[FFmpeg-devel] [PATCH v3 1/1] lavc/aarch64: motion estimation functions in neon
Swinney, Jonathan
jswinney at amazon.com
Sun Jun 26 23:57:54 EEST 2022
> Instead of widening the pix1 values here, would it be possible to narrow
> the averages from pix2/pix3 by using rshrn instead of urshr above? Then
> you'd end up needing uabdl/uabal here below (resulting in the same number
> of instructions), but you could possibly get rid of all the uxtl above.
Thanks for the idea. I experimented with this and I was able to shave a bit of execution time off my previous version. I am about to submit another patch to address your comments. Thanks for taking a look!
--
Jonathan Swinney
On 6/21/22, 2:40 PM, "ffmpeg-devel on behalf of Martin Storsjö" <ffmpeg-devel-bounces at ffmpeg.org on behalf of martin at martin.st> wrote:
CAUTION: This email originated from outside of the organization. Do not click links or open attachments unless you can confirm the sender and know the content is safe.
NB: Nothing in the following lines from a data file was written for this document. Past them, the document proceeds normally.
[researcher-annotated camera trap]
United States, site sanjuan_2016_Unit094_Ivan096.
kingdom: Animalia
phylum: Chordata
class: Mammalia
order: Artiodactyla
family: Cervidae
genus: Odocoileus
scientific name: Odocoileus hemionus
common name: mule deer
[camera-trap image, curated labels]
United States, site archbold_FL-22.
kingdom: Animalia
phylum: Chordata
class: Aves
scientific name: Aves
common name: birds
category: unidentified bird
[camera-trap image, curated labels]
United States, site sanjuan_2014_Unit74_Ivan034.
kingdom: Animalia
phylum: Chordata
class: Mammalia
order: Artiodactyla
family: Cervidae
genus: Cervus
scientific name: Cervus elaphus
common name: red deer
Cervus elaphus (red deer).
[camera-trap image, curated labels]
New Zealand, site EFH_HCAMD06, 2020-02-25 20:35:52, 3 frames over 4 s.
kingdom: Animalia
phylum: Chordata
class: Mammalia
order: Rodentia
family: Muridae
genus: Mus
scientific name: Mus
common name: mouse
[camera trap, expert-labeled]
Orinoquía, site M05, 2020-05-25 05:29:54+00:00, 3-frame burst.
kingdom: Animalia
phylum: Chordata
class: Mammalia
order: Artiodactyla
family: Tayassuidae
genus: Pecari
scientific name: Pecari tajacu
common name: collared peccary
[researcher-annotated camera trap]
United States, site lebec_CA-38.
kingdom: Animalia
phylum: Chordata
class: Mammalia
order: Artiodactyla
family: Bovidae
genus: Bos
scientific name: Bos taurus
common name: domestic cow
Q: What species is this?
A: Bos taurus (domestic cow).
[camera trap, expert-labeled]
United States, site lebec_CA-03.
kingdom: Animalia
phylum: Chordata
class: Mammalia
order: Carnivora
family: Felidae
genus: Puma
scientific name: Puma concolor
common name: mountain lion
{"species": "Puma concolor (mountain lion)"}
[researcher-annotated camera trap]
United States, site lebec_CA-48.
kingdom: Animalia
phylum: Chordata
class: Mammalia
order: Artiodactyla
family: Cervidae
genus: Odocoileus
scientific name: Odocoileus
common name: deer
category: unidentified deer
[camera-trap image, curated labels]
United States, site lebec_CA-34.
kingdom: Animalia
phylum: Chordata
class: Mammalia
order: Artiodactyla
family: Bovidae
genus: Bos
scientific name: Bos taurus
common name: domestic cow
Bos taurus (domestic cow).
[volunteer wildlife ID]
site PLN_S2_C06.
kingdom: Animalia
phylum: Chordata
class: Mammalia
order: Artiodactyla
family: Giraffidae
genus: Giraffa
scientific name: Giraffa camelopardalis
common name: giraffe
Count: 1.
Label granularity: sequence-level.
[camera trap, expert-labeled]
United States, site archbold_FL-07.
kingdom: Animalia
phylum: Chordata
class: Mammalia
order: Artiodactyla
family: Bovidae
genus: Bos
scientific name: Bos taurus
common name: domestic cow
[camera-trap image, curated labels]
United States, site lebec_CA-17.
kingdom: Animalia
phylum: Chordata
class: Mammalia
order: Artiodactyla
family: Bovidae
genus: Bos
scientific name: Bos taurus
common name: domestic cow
On Sat, 18 Jun 2022, Swinney, Jonathan wrote:
> - ff_pix_abs16_neon
> - ff_pix_abs16_xy2_neon
>
> In direct micro benchmarks of these ff functions verses their C implementations,
> these functions performed as follows on AWS Graviton 3.
>
> ff_pix_abs16_neon:
> pix_abs_0_0_c: 135.3
> pix_abs_0_0_neon: 22.0
>
> ff_pix_abs16_xy2_neon:
> pix_abs_0_3_c: 264.5
> pix_abs_0_3_neon: 46.8
>
> Tested with:
> ```
> ./tests/checkasm/checkasm --test=motion --bench
> ```
>
> Signed-off-by: Jonathan Swinney <jswinney at amazon.com>
> ---
> libavcodec/aarch64/Makefile | 2 +
> libavcodec/aarch64/me_cmp_init_aarch64.c | 39 +++++
> libavcodec/aarch64/me_cmp_neon.S | 209 +++++++++++++++++++++++
> libavcodec/me_cmp.c | 4 +-
> libavcodec/me_cmp.h | 1 +
> tests/checkasm/Makefile | 1 +
> tests/checkasm/checkasm.c | 3 +
> tests/checkasm/checkasm.h | 1 +
> tests/checkasm/motion.c | 144 ++++++++++++++++
> tests/fate/checkasm.mak | 1 +
> 10 files changed, 404 insertions(+), 1 deletion(-)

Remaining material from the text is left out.